Mientras Rosa seguía hablando, enumerando lo que planeaba hacer con su nueva pareja, Amelia volvió a perderse en sus pensamientos. Observó de reojo a Lucy, quien seguía sentada con una expresión inescrutable, y luego al demonio que conducía. «¿Por qué Alfonso nos envió así? ¿Es una advertencia, una señal de que incluso en esto él controla cada detalle?»
El paisaje cambió lentamente a medida que se acercaban a la logia. Los árboles altos formaban un túnel natural sobre la carretera, y el ambiente adquirió un aire solemne, casi opresivo. Rosa, sin embargo, parecía inmune a la tensión, canturreando por lo bajo mientras miraba por la ventana.
—Es demasiado corto este viaje. —comentó Rosa, suspirando con una sonrisa melancólica. —Estaba disfrutando nuestra conversación. Siento que hacía años que no hablábamos así.

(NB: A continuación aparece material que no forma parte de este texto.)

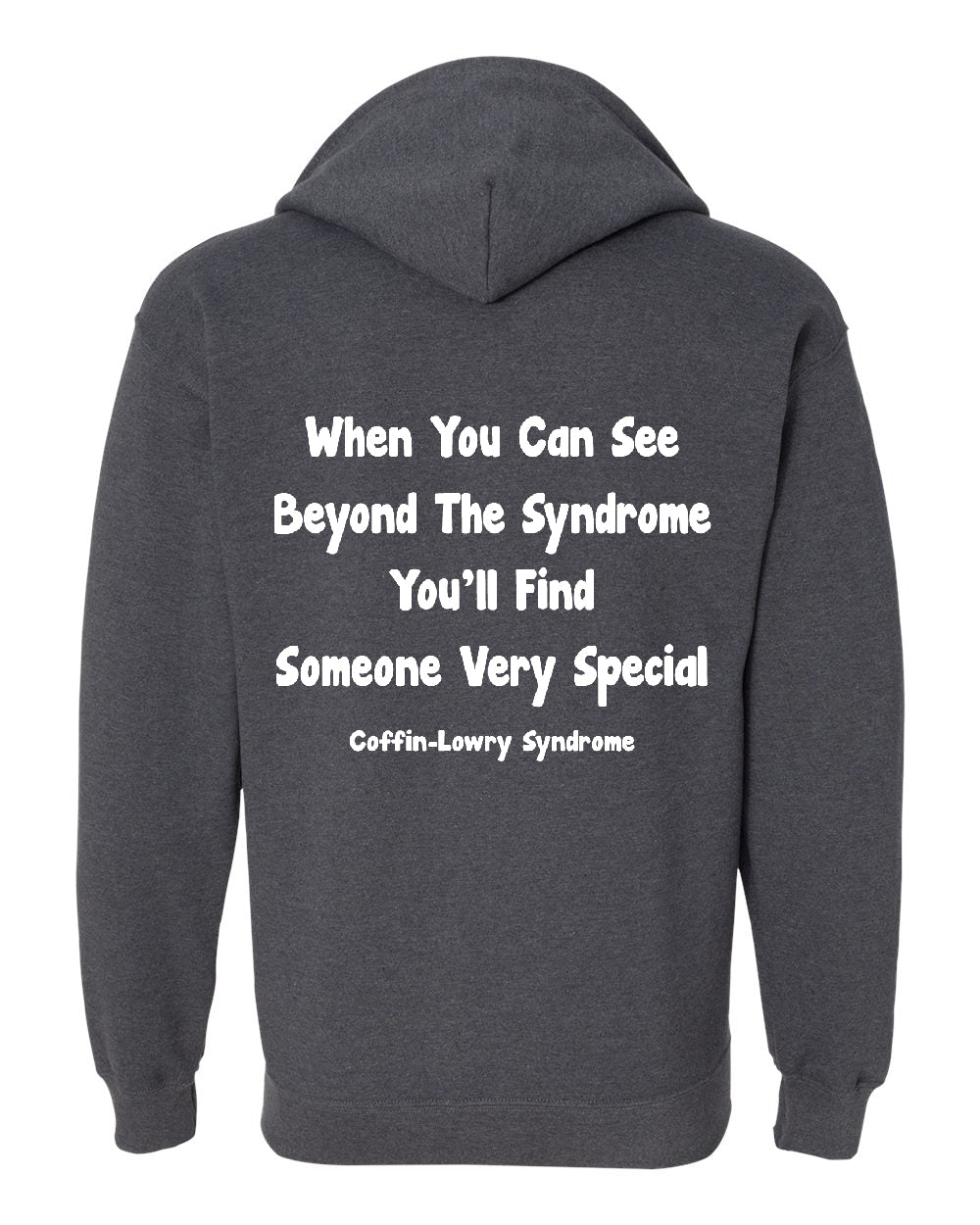 Coffin-Lowry Syndrome Sweatshirts (FULL-ZIP HOODIE)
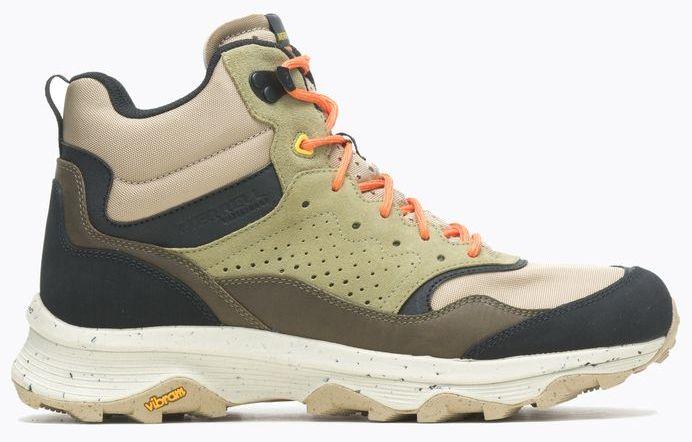 Levně Merrell J004535 Speed Solo Mid Wp Clay/olive - UK 13 / EU 49 / EU 32 cm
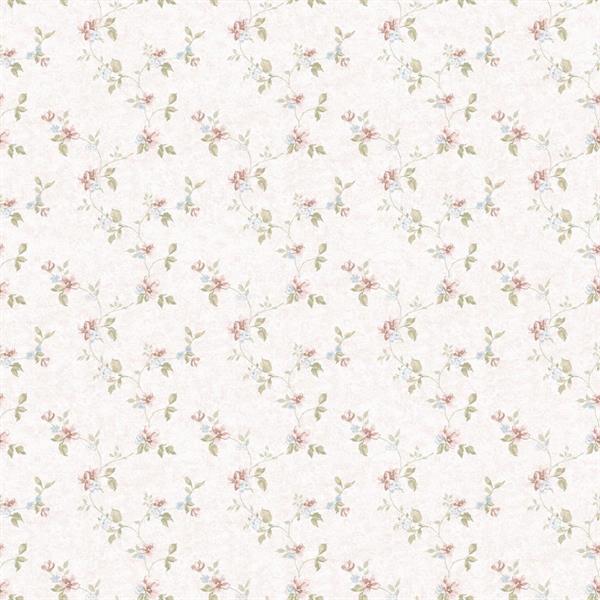 PARATO PRETTY PRINTS 24 /VINILE SU TNT FLOWERS PINK 0,53X10,05 M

Amelia la miró, algo sorprendida por su sinceridad.
—Supongo que necesitábamos un respiro antes de lo que nos espera. —respondió, su tono más suave, aunque no pudo evitar que las palabras cargaran un peso que Rosa, con su habitual alegría, parecía no notar.
El todoterreno se detuvo finalmente frente a las imponentes puertas de la logia. Rosa se enderezó en su asiento, sus ojos brillando con una mezcla de nerviosismo y emoción, mientras Amelia mantenía su expresión neutral, ya preparándose mentalmente para lo que vendría.
—Bueno, aquí estamos. —dijo Amelia, más para sí misma que para Rosa. Cuando el demonio abrió la puerta trasera, ambas bajaron del coche, listas para enfrentar lo que el destino les tenía preparado.